Aufgaben:
A: An welchem Datum wurde der Betroffene laut dem Gerichtsbeschluss in N. aufgegriffen?
B: Ersetze im Gerichtsbeschluss "Asylantrag" durch "Schutzantrag" und gib den Abschnitt beginnend mit "Die sofortige weitere" und endend mit "wird Zigarettenschmuggel vorgeworfen." wieder.

Ausgangstext:

____

Gericht: Brandenburgisches Oberlandesgericht
Beschluss verkündet am 07.05.2009
Aktenzeichen: 11 Wx 33/09
Rechtsgebiete: FEVG, AufenthG


Vorschriften:

FEVG § 3 Satz 1
AufenthG § 62 Abs. 2 Nr. 2
AufenthG § 62 Abs. 2 Nr. 5
Diese Entscheidung enthält keinen zur Veröffentlichung bestimmten Leitsatz.
Tenor:

Die sofortige weitere Beschwerde des Betroffenen gegen den Beschluss der 5. Zivilkammer des Landgerichts Neuruppin (5 T 53/09) vom 03. April 2009 wird zurückgewiesen.

Gründe:

I.

Der Betroffene wurde am 11.03.2009 in N. aufgegriffen. Zuvor war unter dem Datum vom 28.04.2008 sein Asylantrag zurückgewiesen und ihm die Ausreise auferlegt worden. Bis zum 09.05.2008 hielt er sich in der Aufnahmeeinrichtung der Beteiligten zu 2. auf, die er an diesem Tag mit unbekanntem Ziel verließ. Ermittlungen ergaben, dass der von ihm erstellte Passantrag falsche Angaben enthielt. Am 01.12.2008 leitete die Staatsanwaltschaft Berlin gegen ihn ein Ermittlungsverfahren wegen Verstoßes gegen die Abgabenordnung ein. Ihm wird Zigarettenschmuggel vorgeworfen.

____

[Daten zum Schlussfolgern über Szenengeometrie]
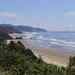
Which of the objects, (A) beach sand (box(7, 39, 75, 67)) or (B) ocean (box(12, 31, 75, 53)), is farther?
(B) ocean (box(12, 31, 75, 53))

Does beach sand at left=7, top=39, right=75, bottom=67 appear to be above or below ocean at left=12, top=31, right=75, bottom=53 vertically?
below

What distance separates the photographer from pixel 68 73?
8.62 meters

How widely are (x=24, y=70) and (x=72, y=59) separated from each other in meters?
3.66

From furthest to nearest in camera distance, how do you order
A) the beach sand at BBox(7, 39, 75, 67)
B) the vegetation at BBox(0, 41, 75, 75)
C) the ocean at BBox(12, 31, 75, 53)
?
the ocean at BBox(12, 31, 75, 53)
the beach sand at BBox(7, 39, 75, 67)
the vegetation at BBox(0, 41, 75, 75)

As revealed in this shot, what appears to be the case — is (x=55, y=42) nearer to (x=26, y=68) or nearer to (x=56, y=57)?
(x=56, y=57)

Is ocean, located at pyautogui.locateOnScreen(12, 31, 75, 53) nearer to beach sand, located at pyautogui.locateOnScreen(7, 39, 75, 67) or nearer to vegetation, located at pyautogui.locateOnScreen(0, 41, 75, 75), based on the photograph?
beach sand, located at pyautogui.locateOnScreen(7, 39, 75, 67)

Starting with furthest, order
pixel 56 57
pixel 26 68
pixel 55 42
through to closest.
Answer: pixel 55 42, pixel 56 57, pixel 26 68

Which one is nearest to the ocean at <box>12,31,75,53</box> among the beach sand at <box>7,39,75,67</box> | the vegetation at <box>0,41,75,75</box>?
the beach sand at <box>7,39,75,67</box>

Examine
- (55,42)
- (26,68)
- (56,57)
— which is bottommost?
(56,57)

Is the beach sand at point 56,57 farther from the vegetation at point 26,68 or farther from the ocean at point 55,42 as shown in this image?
the vegetation at point 26,68

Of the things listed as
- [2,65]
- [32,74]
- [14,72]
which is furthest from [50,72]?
[2,65]

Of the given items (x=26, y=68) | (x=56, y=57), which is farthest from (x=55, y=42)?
(x=26, y=68)

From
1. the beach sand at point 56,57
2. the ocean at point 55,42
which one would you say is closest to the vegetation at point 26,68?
the beach sand at point 56,57

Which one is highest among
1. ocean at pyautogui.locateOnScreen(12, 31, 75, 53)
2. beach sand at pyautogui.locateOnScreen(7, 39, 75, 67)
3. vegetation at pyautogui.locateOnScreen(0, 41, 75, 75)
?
vegetation at pyautogui.locateOnScreen(0, 41, 75, 75)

____

Geordnete Antworten:
A: Am 11.03.2009.

B:
Die sofortige weitere Beschwerde des Betroffenen gegen den Beschluss der 5. Zivilkammer des Landgerichts Neuruppin (5 T 53/09) vom 03. April 2009 wird zurückgewiesen.

Gründe:

I.

Der Betroffene wurde am 11.03.2009 in N. aufgegriffen. Zuvor war unter dem Datum vom 28.04.2008 sein Schutzantrag zurückgewiesen und ihm die Ausreise auferlegt worden. Bis zum 09.05.2008 hielt er sich in der Aufnahmeeinrichtung der Beteiligten zu 2. auf, die er an diesem Tag mit unbekanntem Ziel verließ. Ermittlungen ergaben, dass der von ihm erstellte Passantrag falsche Angaben enthielt. Am 01.12.2008 leitete die Staatsanwaltschaft Berlin gegen ihn ein Ermittlungsverfahren wegen Verstoßes gegen die Abgabenordnung ein. Ihm wird Zigarettenschmuggel vorgeworfen.